Re: Unicode, Cure-all or Kill-all?

From: Martin J Duerst (mduerst@ifi.unizh.ch)
Date: Mon Aug 12 1996 - 09:09:58 EDT


Dear Timothy,

>Thanks for your 3 very informative letters. Your point on multiple
>codepoints is well taken. Some times, even myself have this problem too.
>However, according to the scholars involved in the CCCII, these
>characters should be coded separately, because they are different
>characters. I think this is a key point in the definition of character.
>Should the character definition be shape-base or meaning-base? I
>personally don't know, but I agree with these experts. Furthermore, if
>this is the nature of the Chinese language, what else can we do except
>accepting that as a fact. On the other hand, every language is a living
>organism and hence changing all the time. This may be changed already.
>Again, I don't know.

Well, there are scholars that deny that Chinese characters have meaning,
and they do this very fervently. But I don't agree with them, and one
has not to go that far to see that using meaning as a principal guide
to character encoding is doomed to fail. Whatever some scholars may
say, if we don't get a solution that is practically usable, we shouldn't
consider it. And distinguishing one and the same shape with different
codepoints because that shape can have different meanings is absolutely
not usable in practice. If you, as an expert very interested in character
coding, have your problems with multiple codepoints for the same
shape, how could an arbitrary user not have these problems? On the
other hand, if I send somebody an email with the correct separate
encoding of the character(s) for Taiwan, Typhoon, and Sir, what will
the recipient gain? Will (s)he ever notice?
────────────────────────────────────────
## TASKS AND EXERCISES
A. Which words does the email reply name in its example of characters that would each get a correct separate encoding?
B. In the email reply, what approach to character encoding is described as doomed to fail?
C. Resume the email reply on Chinese character encoding from its final line and carry it forward.

## MATERIAL PROVIDED
────────────────────────────────────────
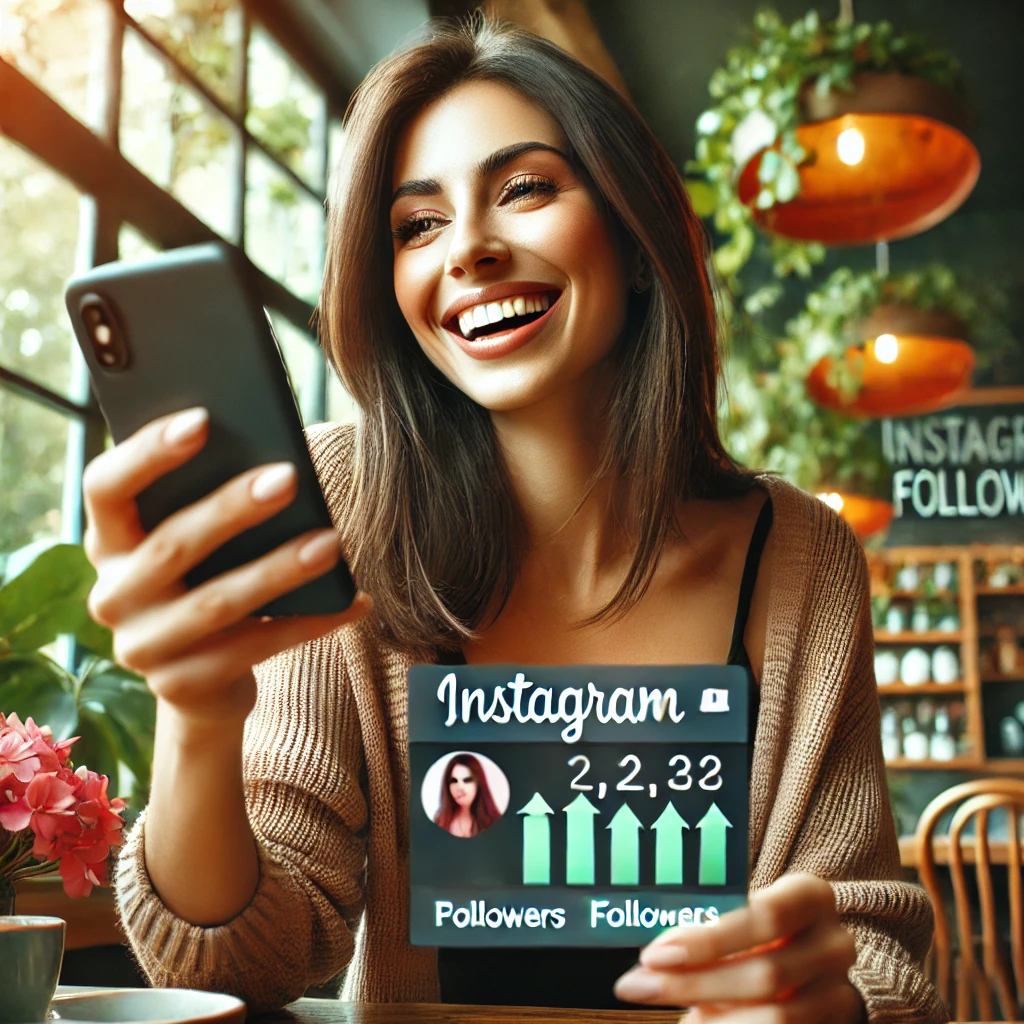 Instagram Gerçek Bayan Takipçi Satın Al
────────────────────────────────────────
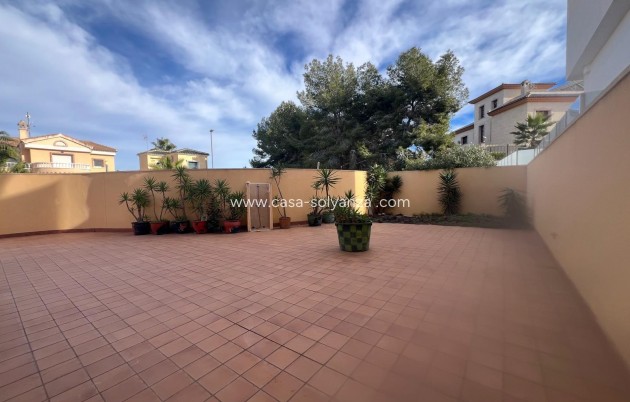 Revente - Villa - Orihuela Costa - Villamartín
────────────────────────────────────────
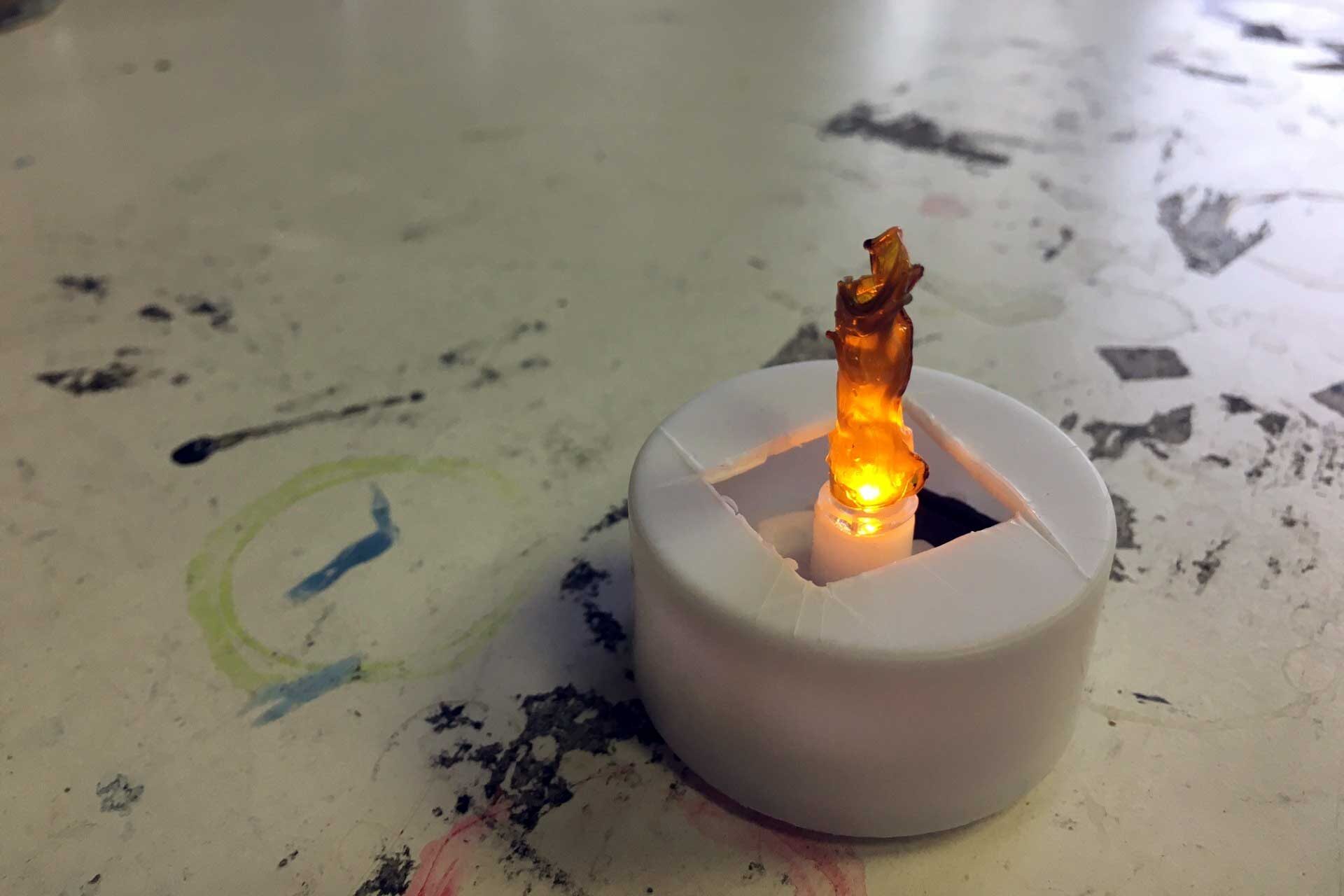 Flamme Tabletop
────────────────────────────────────────
## TASK-BY-TASK RESULTS
A. Taiwan, Typhoon, and Sir

B. Using meaning as a principal guide to character encoding.

C.
Furtheron, there are many characters that have one and the same
historic origin, but several meanings, now or throughout history.
For example, should the character "to come" get a second code-
point for its original historic meaning? And what with all the other
characters that have a wide field of uses and meanings? How to
divide this field of meaning into reasonable patches?
Yet another example, what if somebody writes a text where the
fact that the character can mean Taiwan, Typhoon, as well as Sir,
in an artistic way? With the CCCII system, one would have to
decide for one or the other meaning, and the pun would be
lost.
Other than an overestimation of "meaning" from an ivory-tower,
I cannot understand the decision of CCCII scholars to choose
such an unpractical solution.

>Regarding to the "new character" issue -- (1) There always be new
>Chinese characters generated all the time. Unlike the alphabetical
>languages, Chinese character set is an open set. On average, since Ming
>dynasty, about every 3 days, a new character shows up.
One has to be very careful with such numbers. Most of the "new"
characters that turn up are simple mistakes.

>(2) Now, if the
>coding space is a closed (16x16 bits) or limited (such as Big-5) one,
>then, accomandating them will be difficult or impossible.
With UTF-16, Unicode has a codespace of about 1000000 codepoints.
That's enough for at least the next 500 years.

>(3) And, if
>the number of characters coded is small (such as GB, Big-5, Unicode),
>then, the users are forced to use the private zone heavily. And that
>defeat the very purpose of information interchange, because each user
>will have different code assignments -- information can not be
>interchange then.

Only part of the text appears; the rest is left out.